- **TASK INSTRUCTIONS**: Reproduce every entry below precisely. Pictures are excluded from the copy.

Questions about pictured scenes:
===

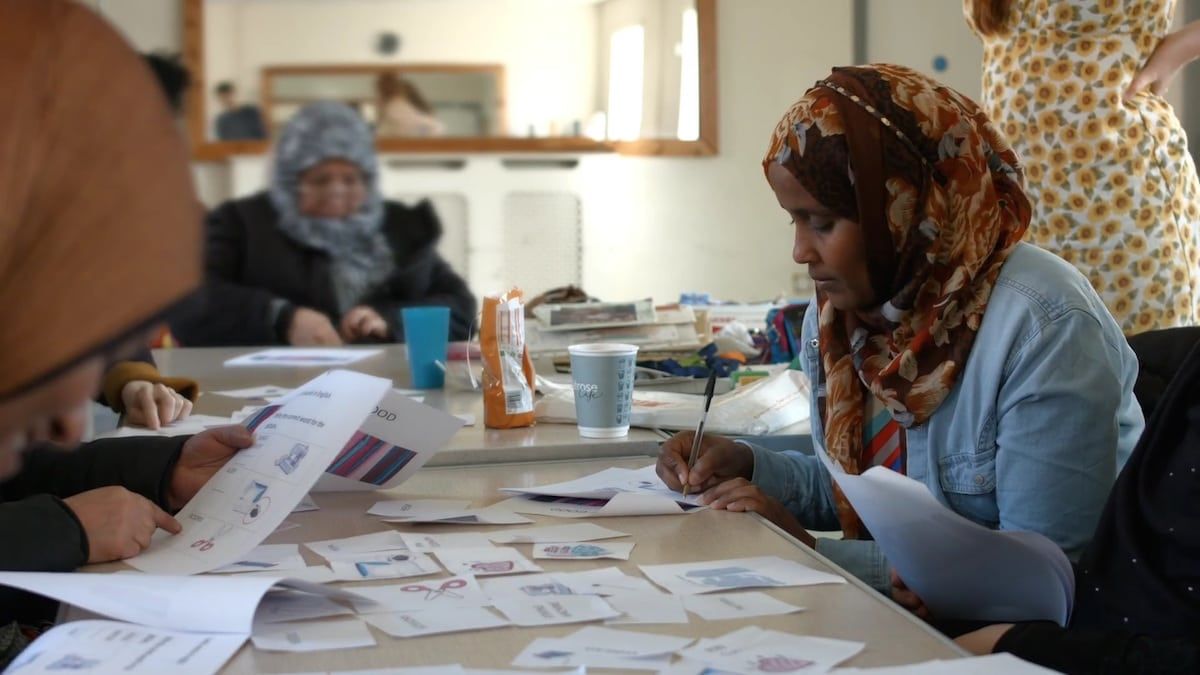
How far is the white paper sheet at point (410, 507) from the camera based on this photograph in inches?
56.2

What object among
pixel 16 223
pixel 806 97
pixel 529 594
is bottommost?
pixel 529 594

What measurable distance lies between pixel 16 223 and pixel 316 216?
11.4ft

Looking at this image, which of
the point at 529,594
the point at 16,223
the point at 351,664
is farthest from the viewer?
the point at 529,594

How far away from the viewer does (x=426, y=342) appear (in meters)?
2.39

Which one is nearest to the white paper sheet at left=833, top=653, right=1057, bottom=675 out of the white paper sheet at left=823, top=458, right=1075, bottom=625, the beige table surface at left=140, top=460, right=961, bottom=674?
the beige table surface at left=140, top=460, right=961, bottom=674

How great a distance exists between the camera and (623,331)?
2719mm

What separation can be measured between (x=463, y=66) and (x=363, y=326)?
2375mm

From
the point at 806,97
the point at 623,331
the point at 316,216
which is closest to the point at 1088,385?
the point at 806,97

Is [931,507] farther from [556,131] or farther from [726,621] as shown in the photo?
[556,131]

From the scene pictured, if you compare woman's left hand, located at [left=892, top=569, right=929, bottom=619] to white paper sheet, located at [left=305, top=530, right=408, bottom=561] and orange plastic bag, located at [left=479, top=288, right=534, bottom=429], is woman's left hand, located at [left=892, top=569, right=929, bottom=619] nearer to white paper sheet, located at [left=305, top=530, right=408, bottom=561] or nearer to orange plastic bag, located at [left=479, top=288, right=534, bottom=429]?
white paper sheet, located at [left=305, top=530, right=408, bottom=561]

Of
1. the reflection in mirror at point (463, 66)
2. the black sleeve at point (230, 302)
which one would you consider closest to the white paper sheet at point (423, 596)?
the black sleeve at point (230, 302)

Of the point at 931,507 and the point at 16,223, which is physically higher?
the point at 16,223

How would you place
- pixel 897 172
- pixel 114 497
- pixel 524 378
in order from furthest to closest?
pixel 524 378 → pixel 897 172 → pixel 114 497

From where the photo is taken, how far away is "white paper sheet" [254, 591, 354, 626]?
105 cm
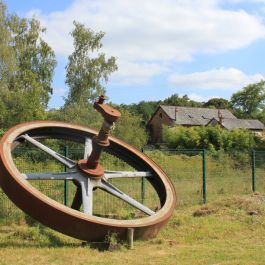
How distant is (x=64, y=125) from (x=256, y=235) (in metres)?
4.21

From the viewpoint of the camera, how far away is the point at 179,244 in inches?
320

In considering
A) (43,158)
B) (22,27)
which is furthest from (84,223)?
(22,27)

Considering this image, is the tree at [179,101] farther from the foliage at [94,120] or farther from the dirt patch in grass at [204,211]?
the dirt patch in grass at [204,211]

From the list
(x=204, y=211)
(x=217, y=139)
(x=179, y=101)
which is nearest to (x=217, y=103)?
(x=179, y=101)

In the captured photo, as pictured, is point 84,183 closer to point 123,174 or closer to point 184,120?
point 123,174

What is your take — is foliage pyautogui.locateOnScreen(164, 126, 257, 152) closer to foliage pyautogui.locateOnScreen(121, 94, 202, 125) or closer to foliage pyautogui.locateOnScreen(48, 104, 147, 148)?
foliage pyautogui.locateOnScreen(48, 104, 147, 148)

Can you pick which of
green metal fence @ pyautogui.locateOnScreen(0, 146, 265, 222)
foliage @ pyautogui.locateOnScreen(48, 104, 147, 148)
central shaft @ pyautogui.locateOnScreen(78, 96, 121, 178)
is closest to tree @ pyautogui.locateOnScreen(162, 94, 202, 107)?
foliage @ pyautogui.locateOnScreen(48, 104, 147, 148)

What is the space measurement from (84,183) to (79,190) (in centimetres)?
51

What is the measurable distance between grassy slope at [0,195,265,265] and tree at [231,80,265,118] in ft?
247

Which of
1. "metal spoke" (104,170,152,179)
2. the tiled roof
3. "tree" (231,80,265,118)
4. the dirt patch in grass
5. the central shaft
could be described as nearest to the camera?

===

- **FULL OUTPUT**:
How far is the white paper sheet at point (410, 507) from the camera based on this photograph in inches?
56.2

What object among
pixel 16 223
pixel 806 97
pixel 529 594
is bottommost?
pixel 529 594

What measurable distance lies between pixel 16 223 and pixel 316 216?
11.4ft

Looking at this image, which of
the point at 529,594
the point at 16,223
the point at 351,664
is farthest from the viewer?
the point at 529,594

How far away from the viewer does (x=426, y=342) appear (in meters)?
2.39

Which one is nearest to the white paper sheet at left=833, top=653, right=1057, bottom=675 out of the white paper sheet at left=823, top=458, right=1075, bottom=625, the beige table surface at left=140, top=460, right=961, bottom=674?
the beige table surface at left=140, top=460, right=961, bottom=674

How great a distance exists between the camera and (623,331)?
2719mm

What separation can be measured between (x=463, y=66) and (x=363, y=326)?
2375mm

From
the point at 806,97
the point at 623,331
the point at 316,216
which is closest to the point at 1088,385?
the point at 806,97

Is [931,507] farther from [556,131] or farther from [726,621] as shown in the photo?
[556,131]

From the scene pictured, if you compare woman's left hand, located at [left=892, top=569, right=929, bottom=619] to white paper sheet, located at [left=305, top=530, right=408, bottom=561] and orange plastic bag, located at [left=479, top=288, right=534, bottom=429], is woman's left hand, located at [left=892, top=569, right=929, bottom=619] nearer to white paper sheet, located at [left=305, top=530, right=408, bottom=561] or nearer to orange plastic bag, located at [left=479, top=288, right=534, bottom=429]?
white paper sheet, located at [left=305, top=530, right=408, bottom=561]

Of
1. the reflection in mirror at point (463, 66)
2. the black sleeve at point (230, 302)
which one would you consider closest to the white paper sheet at point (423, 596)?
the black sleeve at point (230, 302)

Of the point at 931,507 and the point at 16,223, which is physically higher?
the point at 16,223

How would you place
- pixel 897 172
- pixel 114 497
- pixel 524 378
in order from furthest to closest?
pixel 524 378 → pixel 897 172 → pixel 114 497

From where the photo is taken, how far away is "white paper sheet" [254, 591, 354, 626]?
105 cm
How distant is (x=64, y=125) from (x=256, y=235) (in metres)?
4.21

From the viewpoint of the camera, how far away is the point at 179,244 in inches?
320

In considering
A) (43,158)
B) (22,27)
which is furthest from (84,223)?
(22,27)

Considering this image, is the tree at [179,101] farther from the foliage at [94,120] or farther from the dirt patch in grass at [204,211]?
the dirt patch in grass at [204,211]

From the list
(x=204, y=211)
(x=217, y=139)
(x=179, y=101)
which is nearest to (x=217, y=103)?
(x=179, y=101)

In the captured photo, as pictured, is point 84,183 closer to point 123,174 or closer to point 184,120?
point 123,174

What is your take — is foliage pyautogui.locateOnScreen(164, 126, 257, 152) closer to foliage pyautogui.locateOnScreen(121, 94, 202, 125) or closer to foliage pyautogui.locateOnScreen(48, 104, 147, 148)?
foliage pyautogui.locateOnScreen(48, 104, 147, 148)

Can you pick which of
green metal fence @ pyautogui.locateOnScreen(0, 146, 265, 222)
foliage @ pyautogui.locateOnScreen(48, 104, 147, 148)
central shaft @ pyautogui.locateOnScreen(78, 96, 121, 178)
is closest to tree @ pyautogui.locateOnScreen(162, 94, 202, 107)?
foliage @ pyautogui.locateOnScreen(48, 104, 147, 148)

What is the space measurement from (84,183) to (79,190) (in centimetres)?
51

What is the measurable distance between grassy slope at [0,195,265,265] and tree at [231,80,265,118] in ft?
247

Which of
1. "metal spoke" (104,170,152,179)
2. the tiled roof
3. "tree" (231,80,265,118)
4. the dirt patch in grass
5. the central shaft
could be described as nearest to the camera?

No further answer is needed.